Evidence of Fe-O-P Bonds In Ionothermal Reactions
Ionothermal syntheses of LiFePO4 from salt precursors were attempted in three ionic liquids: 1-(3-hydroxypropyl)-3-methyl imidazolium bis(trifluoromethylsulfonyl)amide, 1-(6-hydroxyhexyl)-3-methyl imidazolium bis(trifluoromethylsulfonyl)amide, and 1-(9-hydroxynonyl)-3-methyl imidazolium bis(trifluoromethylsulfonyl)amide, or C3OHmim-NTf2, C6OHmim-NTf2, and C9OHmim-NTf2 respectively. The 31P magic angle spinning (MAS) NMR spectra of the solids obtained after the reactions are depicted above. Spectra were collected at 7 T using a Hahn echo sequence and a sample spinning rate of ~35 kHz. Asterisks (*) denote spinning sidebands.
The phosphorus local environment in LiFePO4 is shown on the top-left of the spectrum. Phosphorus (P) atoms are in blue, oxygen (O) atoms are in red, and iron (Fe) atoms are in orange. The Fermi Contact Interaction, which describes the through-bond transfer of electron density from a paramagnetic center (the Fe atom) to a probe nucleus (the P atom), is primarily responsible for the very large shifts (~3928 ppm) observed.

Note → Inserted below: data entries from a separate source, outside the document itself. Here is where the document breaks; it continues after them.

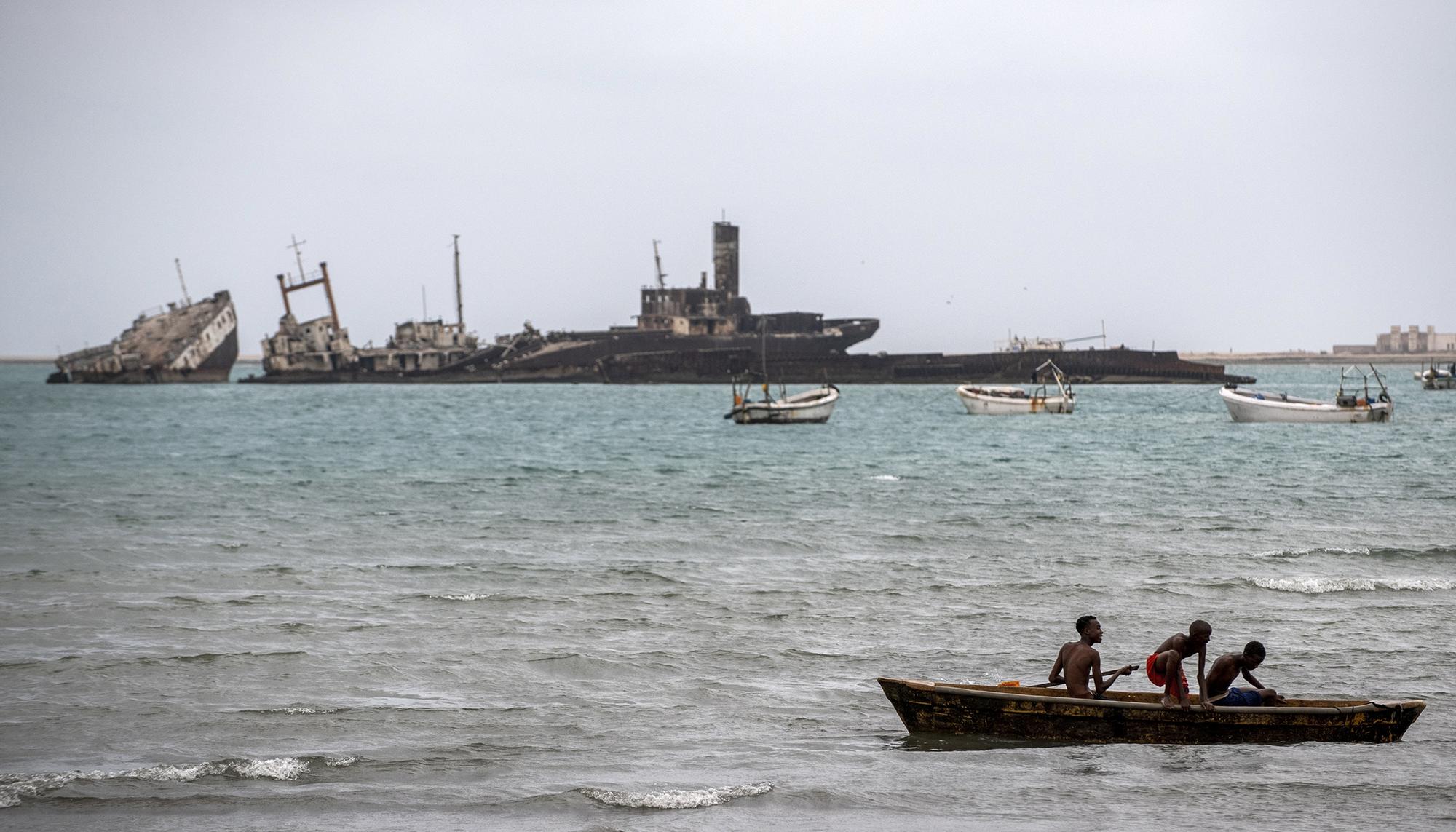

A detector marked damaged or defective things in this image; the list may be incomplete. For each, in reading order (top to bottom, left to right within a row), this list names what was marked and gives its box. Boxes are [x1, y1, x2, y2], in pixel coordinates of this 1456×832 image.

rusted shipwreck [48, 264, 237, 384]
rusted shipwreck [874, 678, 1421, 745]
rusty metal hull [879, 678, 1427, 745]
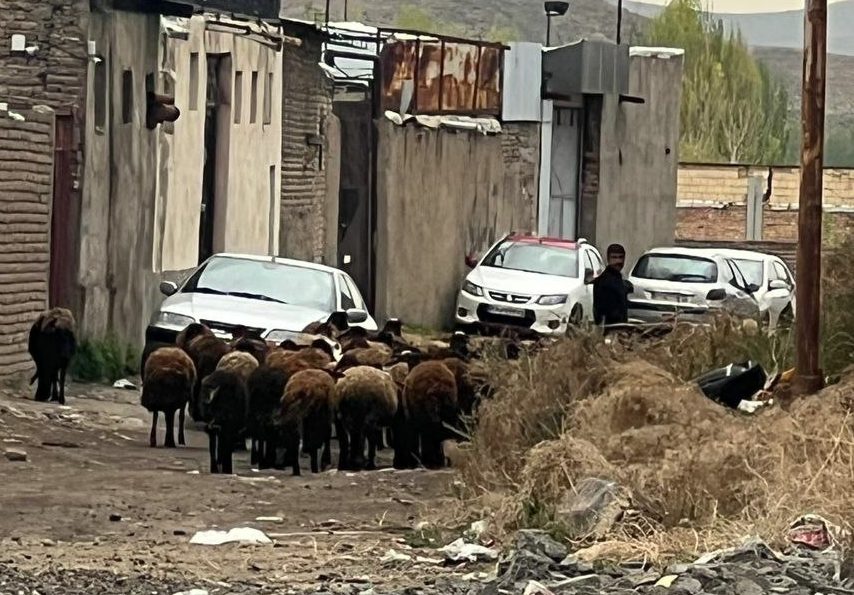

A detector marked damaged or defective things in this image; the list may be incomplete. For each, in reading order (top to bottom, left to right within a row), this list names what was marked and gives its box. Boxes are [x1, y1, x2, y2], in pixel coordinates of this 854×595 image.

rusty corrugated metal sheet [380, 38, 504, 116]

These shifts are consistent with the formation of Fe-O-P bonds.
New Ionic Liquid for Ionothermal Synthesis
The figure depicts the 1H-decoupled 13C NMR spectrum of 1-(9-hydroxynonyl)-3-methyl imidazolium bis(trifluoromethylsulfonyl)amide (abbreviated as C9OHmim-NTf2), a new ionic liquid for our ionothermal reaction study. The structure of the cation and anion, along with the estimated 13C shifts, are shown above the spectrum. A series of ionic liquids can be readily made in high yield using a two-step, microwave-assisted synthesis.
Surfactant-Assisted Hydrothermal Reactions
LiFePO4 crystallizes in the Pnma spacegroup (No. 62) with a~10.329 Å, b~6.007 Å, c~4.691 Å. The top figure depicts a typical PXRD pattern we obtain of LiFePO4 that is prepared by a hydrothermal synthetic route. Select reflections are indexed. Below the diffraction pattern are SEM images of LiFePO4 particles synthesized without any surfactant (left), and in the presence of sodium dodecylbenzenesulfonate (right), an anionic surfactant.
Lithium Ion Dynamics in Solid Electrolytes
The powder X-ray diffraction pattern of Li6.4La3Zr1.4Ta0.6O12 prepared by a high temperature solid state reaction is shown in the top figure. The relatively intense and sharp reflections indicate a highly crystalline, well-ordered sample.
A polyhedral representation of the framework of the garnet-like material is depicted on the top-right; the lithium (Li) atoms are omitted for clarity. Lanthanum (La) atoms are shown in green, Zirconium (Zr) and Tantalum (Ta) atoms are in blue, and oxygen (O) atoms are in red.
Variable temperature solid state 7Li NMR spectra of Li6.4La3Zr1.4Ta0.6O12 are shown in the bottom figure. The measurements were made at 7 T using a static probe. Motional narrowing of the lithium signal is observed as the sample is heated to 200 °C due to Li+ conduction through the garnet-like framework.